As empresas terão que se adequar aos diferentes tipos de funcionários que elas vão precisar contratar”.
Ponto de partida
Sardinha revela que o papel do RH é o de mediar os interesses das empresas e dos empregados. No entanto, tradicionalmente, essa mediação era feita a partir do que a empresa definia. Agora, segundo ele, o RH está mudando o seu ponto de partida.
“Tem o que a empresa quer, o que o sindicato quer e, agora, tem o que as pessoas querem. Portanto, não basta mais o RH implantar algo de forma direcional na empresa”, afirma. “Tem que fazer uma leitura muito criteriosa, porque
a cultura não vai ser mais única e os valores não vão ser mais um conjunto.

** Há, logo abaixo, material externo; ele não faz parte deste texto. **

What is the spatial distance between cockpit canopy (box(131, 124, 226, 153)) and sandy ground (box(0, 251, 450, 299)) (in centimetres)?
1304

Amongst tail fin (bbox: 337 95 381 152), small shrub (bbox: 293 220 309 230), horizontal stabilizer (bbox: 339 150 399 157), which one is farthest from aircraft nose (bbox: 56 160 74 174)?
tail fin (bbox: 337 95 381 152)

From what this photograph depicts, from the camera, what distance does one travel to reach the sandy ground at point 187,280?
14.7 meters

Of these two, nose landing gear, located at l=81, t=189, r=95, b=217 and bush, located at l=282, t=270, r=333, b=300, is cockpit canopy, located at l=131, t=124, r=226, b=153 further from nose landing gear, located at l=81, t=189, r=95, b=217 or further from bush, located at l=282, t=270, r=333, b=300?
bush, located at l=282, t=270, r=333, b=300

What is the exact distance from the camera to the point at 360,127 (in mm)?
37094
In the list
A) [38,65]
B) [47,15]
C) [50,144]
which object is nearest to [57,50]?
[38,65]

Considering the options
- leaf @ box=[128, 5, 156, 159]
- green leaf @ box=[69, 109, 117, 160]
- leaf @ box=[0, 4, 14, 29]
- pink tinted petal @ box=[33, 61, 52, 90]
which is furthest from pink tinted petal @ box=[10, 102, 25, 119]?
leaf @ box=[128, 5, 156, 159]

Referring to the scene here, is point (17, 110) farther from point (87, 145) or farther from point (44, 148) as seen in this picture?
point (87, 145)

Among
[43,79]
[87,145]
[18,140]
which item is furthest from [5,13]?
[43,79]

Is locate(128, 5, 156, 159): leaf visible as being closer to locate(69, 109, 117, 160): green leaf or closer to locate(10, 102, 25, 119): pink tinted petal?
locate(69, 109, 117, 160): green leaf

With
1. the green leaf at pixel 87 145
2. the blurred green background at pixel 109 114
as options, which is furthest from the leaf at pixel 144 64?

É preciso decodificar ansiedades e expectativas para que a empresa possa responder.
Tentar reunir interesses legítimos individuais e tornar isso uma forma harmoniosa de trabalharem grupo é um grande desafio”.
Nesse sentido, Aere traça um paralelo com a questão dos benefícios oferecidos pelas empresas aos funcionários: “No passado, o benefício era algo muito mais padronizado. Hoje em dia, as pessoas já querem os seus benefícios de maneira mais individualizada. Por isso, é preciso sensibilidade para as pessoas de recursos humanos, além de capacidade de negociar”, define.
Semana de 4 dias
A pesquisa apontou também que, embora algumas empresas tenham adotado o modelo de jornada de trabalho de quatro dias por semana, a tendência de adesão é baixa.
Apenas 7% dos entrevistados afirmaram praticar a jornada reduzida e 3% disseram ter projetos para implementar o experimento no futuro.
De acordo com Sardinha, reduzir a jornada de trabalho tem um impacto muito grande em termos de custos, o que gera aumento de preços, além de perda de produtividade e competitividade.
“O que nos pareceu é que a ideia foi bem recebida mas, quando foi quantificada, se percebeu que o impacto é muito sério. Quem é que vai pagar o preço? A sociedade está preparada para isso? Vai ter um custo que vai ter que ser repassado. E aí ninguém quer muito correr o risco”, relata.
Na visão de Aere, é natural do ser humano pensar em aumentar o bem-estar e buscar mais equilíbrio, mas, para isso, a sociedade tem que se reorganizar. “Não basta só fazer um projeto. Estamos inseridos numa cadeia”, pondera.